Romain : Sur Roi Pearce. (rire général).

Bart : C'était moi, c'était un morceau de base quand tu as des gens qui font chier et que tu veux pas voir leur gueule.

Bon, et Tino maintenant après que tu aies changé les paroles ? (rires)

Tino : Ben pour une fois je suis assez d'accord avec Bart. Puis on en rajoute une énième couche sur cette nouvelle jeunesse technoïde de merde qui véhicule une fausse sous-culture à la con, le tout étant largement relayé par les médias.

Bart : On est un groupe de rock'n'roll alors c'est instinctif, il faut pas trop chercher.

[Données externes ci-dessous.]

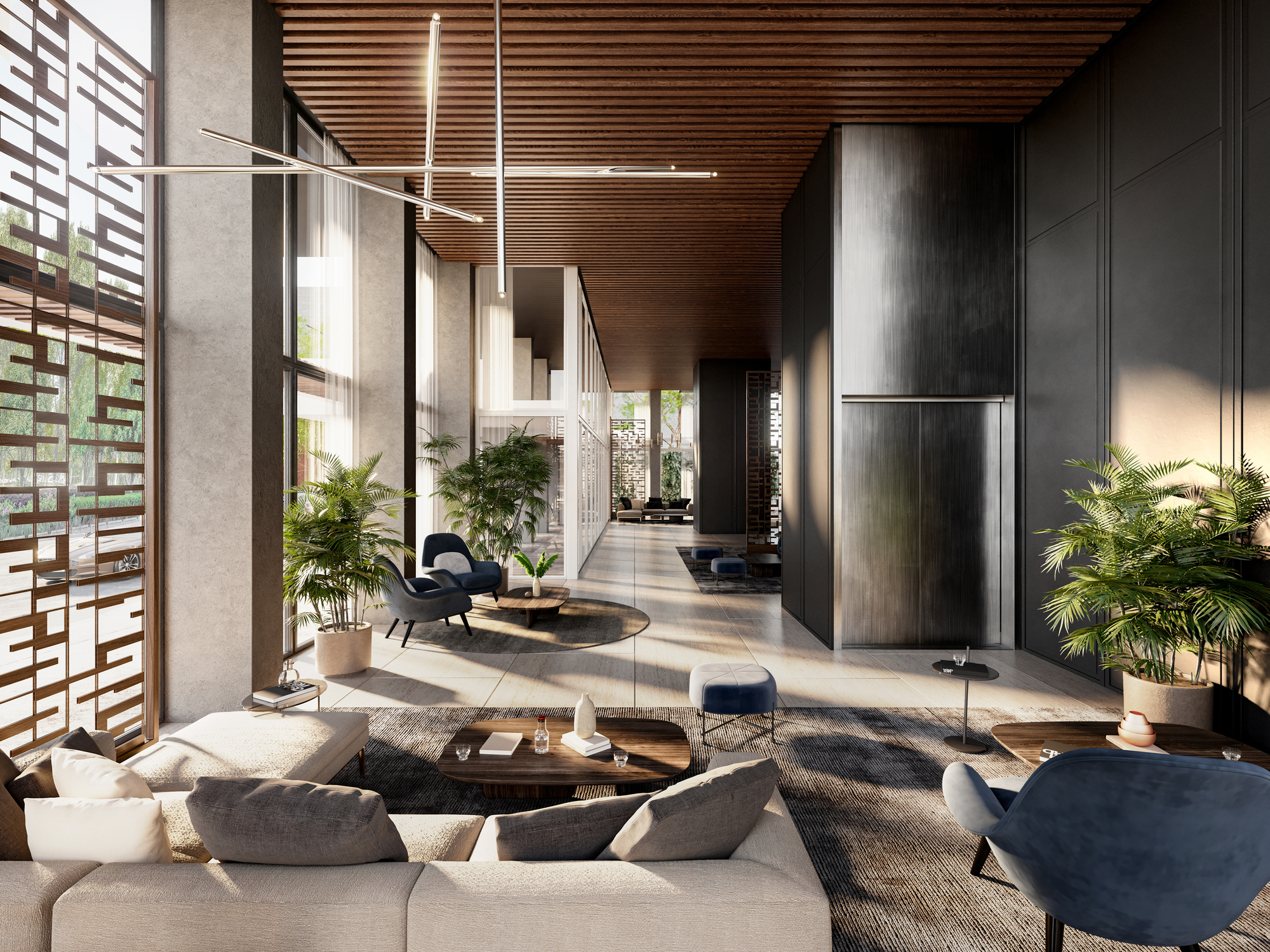 Gallery of Construction Begins on ODA's ZETA Residential Building in ...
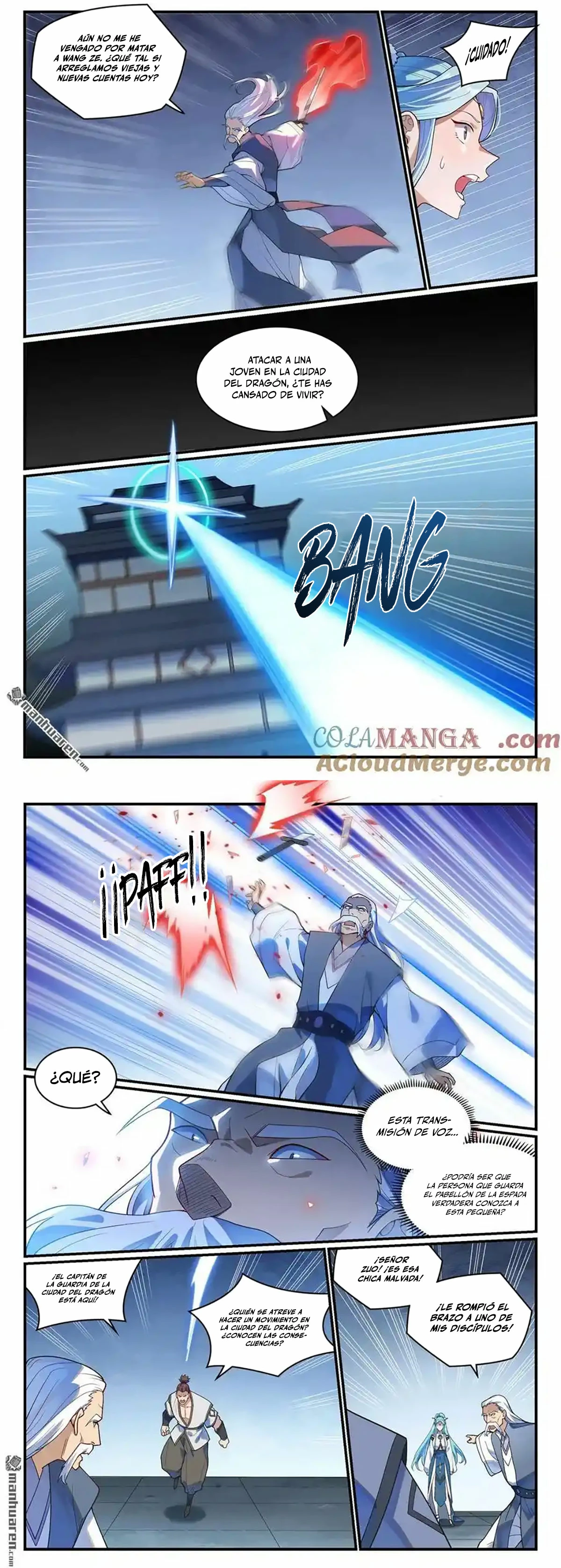 Apotheosis > Capitulo 1175 > Page 31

Dans tous les autres groupes où je joue on ne publie jamais les paroles.

C'est peut-être pour ça que c'est pas intéressant les autres interviews que tu fais… (rires) Bon, est-ce qu'il y a des groupes dont vous vous sentez proches dans la scène actuelle, vu que vous dénotez un peu quand même dans la scène oi ! ?

Bart : Les Teckels c'est excellent, tu vois Born Bad tu as tous les styles de rock'n'roll, du rock'n'roll 50's au Hardcore 80, en passant par la surf music, le Garage, la oi !, le psychobilly, dans tous ses bacs il connaît pratiquement tout ce qu'il a. Mais bon il y a des gens cool partout et des gens cons partout.

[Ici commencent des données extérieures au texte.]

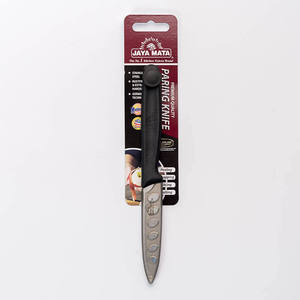 Couteau d'office JAYA MATA avec couvercle de sécurité, lame en acier inoxydable, manche en plastique, design moderne, extra-affûté, finition satinée, ambidextre - Product Image 2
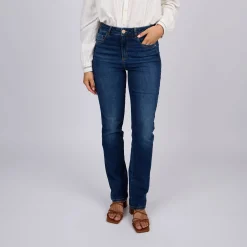 Femme Mise Au Green Jean Charly mid blue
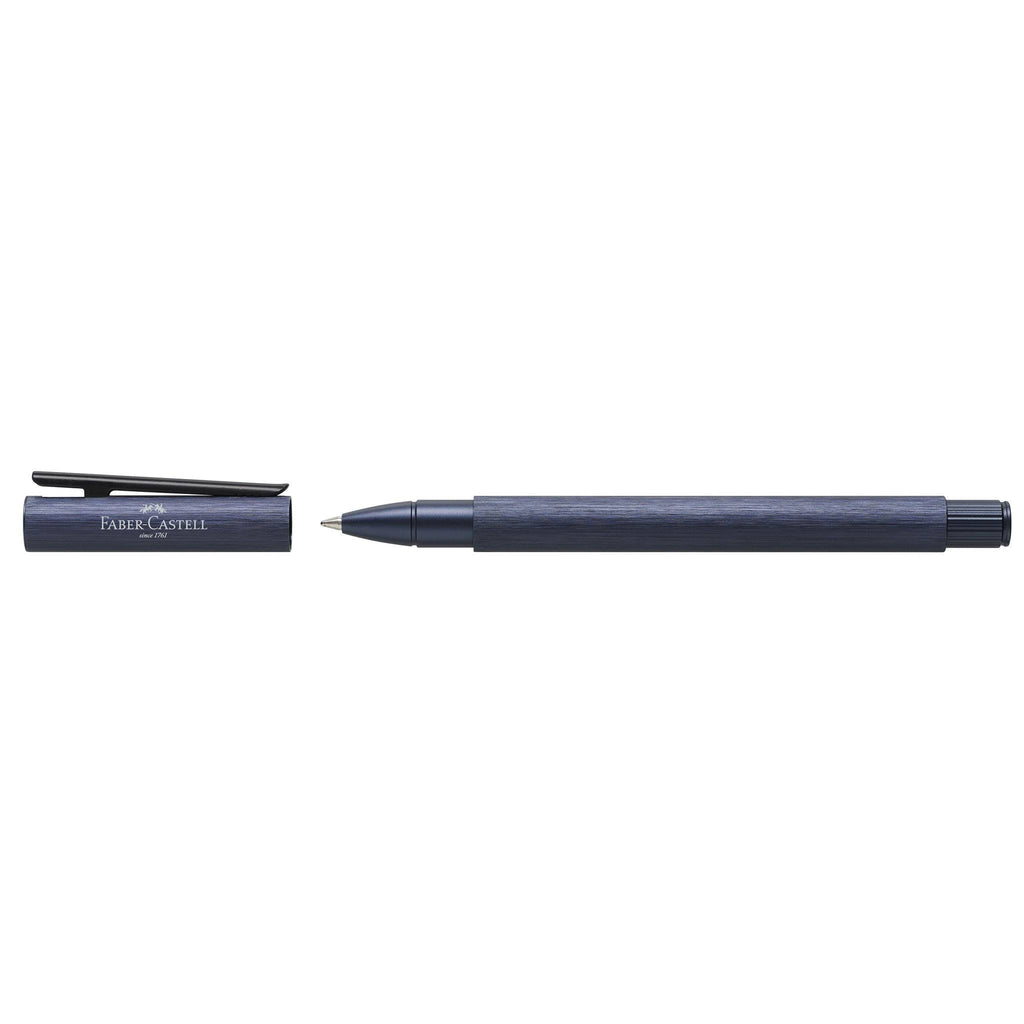 Dark Blue Aluminum Rollerball Pen M53027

Je crois qu'on va faire un recueil de citations de Bart…

Tino : Moi j'appréciais beaucoup les No Talents même si c'était plus punk, les Teckels, Toltshock, Les Poches qui font de la très bonne rock'n'oi ! et musicalement Vero's vu que je ne les connais pas perso.

Pour finir, qu'est-ce que vous aimeriez faire avec le groupe?

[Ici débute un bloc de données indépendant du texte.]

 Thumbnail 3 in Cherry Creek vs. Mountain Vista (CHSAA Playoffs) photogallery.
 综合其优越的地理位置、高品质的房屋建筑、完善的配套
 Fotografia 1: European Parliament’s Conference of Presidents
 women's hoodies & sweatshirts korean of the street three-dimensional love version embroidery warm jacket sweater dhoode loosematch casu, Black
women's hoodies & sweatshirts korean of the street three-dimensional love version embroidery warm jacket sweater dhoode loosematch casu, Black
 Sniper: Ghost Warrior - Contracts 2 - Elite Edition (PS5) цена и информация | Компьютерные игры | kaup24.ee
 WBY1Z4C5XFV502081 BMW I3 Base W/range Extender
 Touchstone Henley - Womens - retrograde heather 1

Bart : Des concerts de 300 personnes avec que des birds.

Romain : Un album tribute au groupe Scorpions.

Tino : On a commencé à la rigolade donc on n'a pas de plan de carrière… On prend les plans concerts qu'on nous propose s'il y a de la viande et de la bière. On ne veut pas forcément changer la vie des gens. Ce qu'on raconte c'est assez personnel, il ne faut pas le prendre comme un discours d'illuminé qui prétend détenir la vérité, on cherche à convaincre personne sinon nous-mêmes.

Romain : « Ne m'appelez plus jamais France »

Tino : Pour finir merci à toi, longue vie à UVPR ?, merci à ceux qui nous soutiennent et qui font des kilomètres pour venir nous voir faire des pains en concert et par pitié achetez le 45 tours qu'on va bientôt sortir pour qu'on puisse enfin acheter des Docs à Bart, histoire qu'il ressemble enfin à quelque chose.